◆ Work instruction 1: From the passage on social contagion and public opinion, copy word for word the part that opens with the words containing "But Gladwell distinguishes" and closes with "the crowd (1).".
◆ Work instruction 2: Continue the passage on social contagion and public opinion from the point where it ends.
=== Exercise text ===
The idea of public opinion as an entity that can be created, modified, changed or influenced by contagion is not a novelty. The contagion concept was used for the first time in the late 19th century in France by the social psychologists (Gustave Le Bon, 1895; Gabriel Tarde, 1903) to analyze the irrational behavior of crowds.

But Gladwell distinguishes himself from the 19th century authors by presenting the concept in a positive way, emphasizing the posibilities of an intelligent use of social epidemics as a "reaffirmation of the potential for change and the power of intelligent action" in our societies (Gladwell, 2002, p. 259). Gladwell also underscores the individual capacity to become a social change agent acting as a part of the crowd (1).

Gladwell's work is only the divulgative expression of a deeper trend. His vision of the important role played by social contagion in the expansion of beliefs, ideas or products has been shared since the 1960's by all the supporters of the diffusion of innovations theory (Rogers, 1983) and social scientists from various disciplines. Health promotion practitioners were forerunners in their consideration of social networks as a tool to promote to promote behavioral change (e.g. Rogers and Kincaid, 1981; Wasserman and Faust, 1994; Valente, 1995; Scott, 2000). This trend has been endorsed by other non-academic books as well, including some which have had great influence on the world of organizations, challenging traditional notions of decisions based on rationality in favor of the individual mastery of emotions (Goleman, 1995; Gladwell, 2006) or collective wisdom (Surowiecki, 2004).
=== Data provided ===
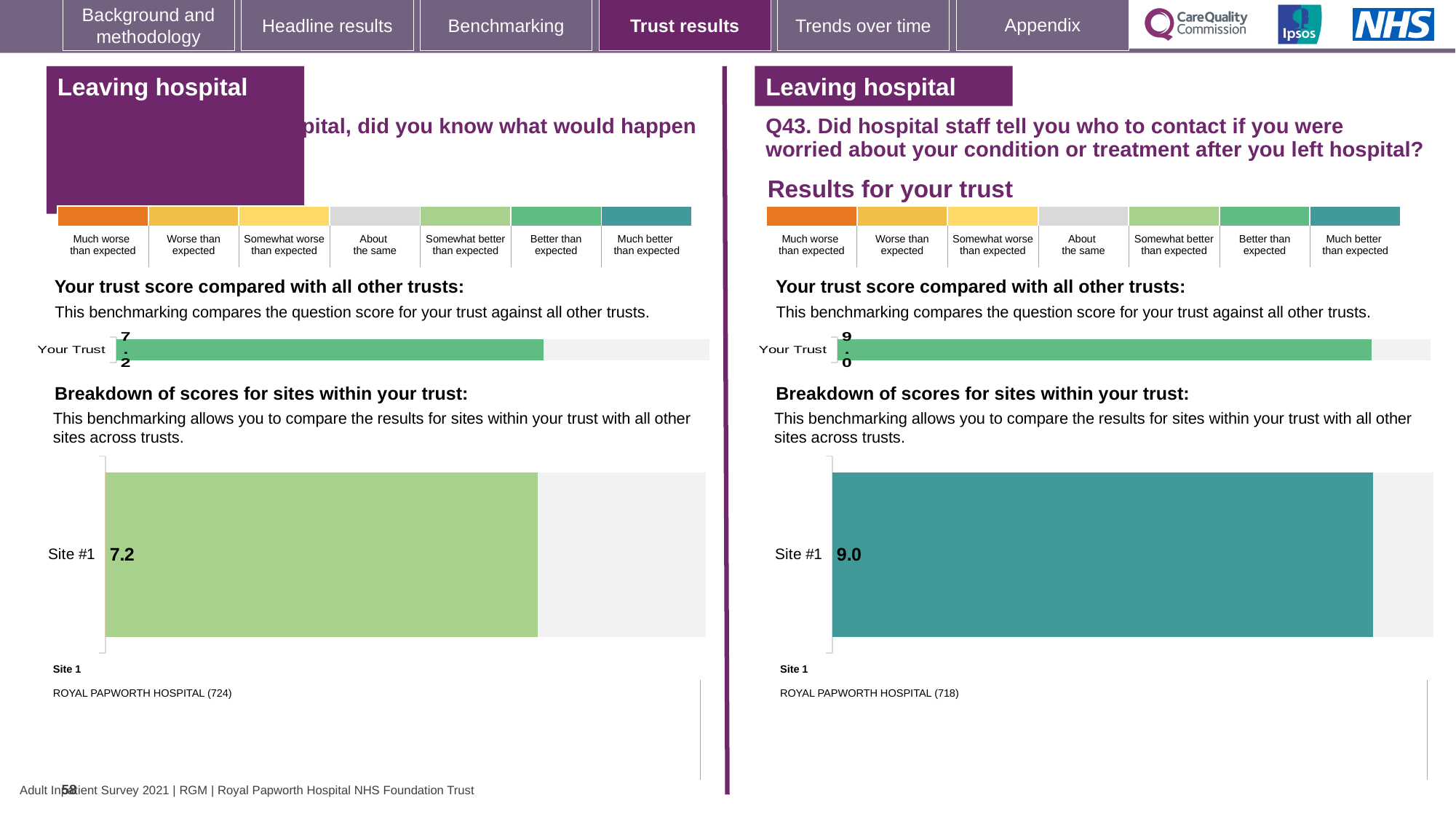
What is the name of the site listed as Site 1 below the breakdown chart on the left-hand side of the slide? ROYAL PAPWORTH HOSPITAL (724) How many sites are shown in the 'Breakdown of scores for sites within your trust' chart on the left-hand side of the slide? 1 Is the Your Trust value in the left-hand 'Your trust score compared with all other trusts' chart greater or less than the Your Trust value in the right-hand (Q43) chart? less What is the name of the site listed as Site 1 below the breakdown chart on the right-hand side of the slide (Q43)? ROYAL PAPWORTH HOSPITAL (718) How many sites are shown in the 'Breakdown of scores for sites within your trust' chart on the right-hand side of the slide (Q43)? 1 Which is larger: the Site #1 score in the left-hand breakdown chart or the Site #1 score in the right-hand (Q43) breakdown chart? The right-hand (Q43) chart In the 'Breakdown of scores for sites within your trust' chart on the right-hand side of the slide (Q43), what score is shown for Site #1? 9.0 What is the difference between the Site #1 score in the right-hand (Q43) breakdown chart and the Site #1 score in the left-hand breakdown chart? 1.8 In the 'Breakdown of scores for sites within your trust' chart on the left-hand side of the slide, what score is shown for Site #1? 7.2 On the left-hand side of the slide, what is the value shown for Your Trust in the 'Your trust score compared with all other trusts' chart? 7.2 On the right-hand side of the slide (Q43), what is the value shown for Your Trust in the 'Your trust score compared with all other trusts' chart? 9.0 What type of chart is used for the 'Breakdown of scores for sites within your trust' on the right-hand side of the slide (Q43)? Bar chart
===
◆ Answer area 1:
But Gladwell distinguishes himself from the 19th century authors by presenting the concept in a positive way, emphasizing the posibilities of an intelligent use of social epidemics as a "reaffirmation of the potential for change and the power of intelligent action" in our societies (Gladwell, 2002, p. 259). Gladwell also underscores the individual capacity to become a social change agent acting as a part of the crowd (1).

◆ Answer area 2:
Ultimately, what Gladwell has implicitly pointed out is that the world is arriving of a new era, a post-media era where no single media form will be as dominant as television was before. In this new era, social networks and interpersonal contact will play a major role in the creation and extension of ideas and opinions. In this new world, Internet should be understood as another channel that reproduces many of the same characteristics of social networks in a different context.

A product of this new situation is a new type of audience that, more critical than ever of mass media, has started to rely again on other people's opinions at the interpersonal level. As a consequence of this change, anybody and everybody can potentially be an opinion leader, which is another way of saying that the role of traditional opinion leaders is eroding. In other words, the movements of public opinion in society can be explained through human interaction phenomena that follow a certain set of rules that needs to be decoded.

This article has two main purposes. The first is to review the main sources of the concepts, data and thought that have guided the description of public opinion as a product of social contagion since the 19th century through today. As a logical goal of the first analysis, the second objective is to suggest a set of questions that needs to be resolved in order to configurate new communication models integrating intrapersonal, social influence, interpersonal and mass media factors.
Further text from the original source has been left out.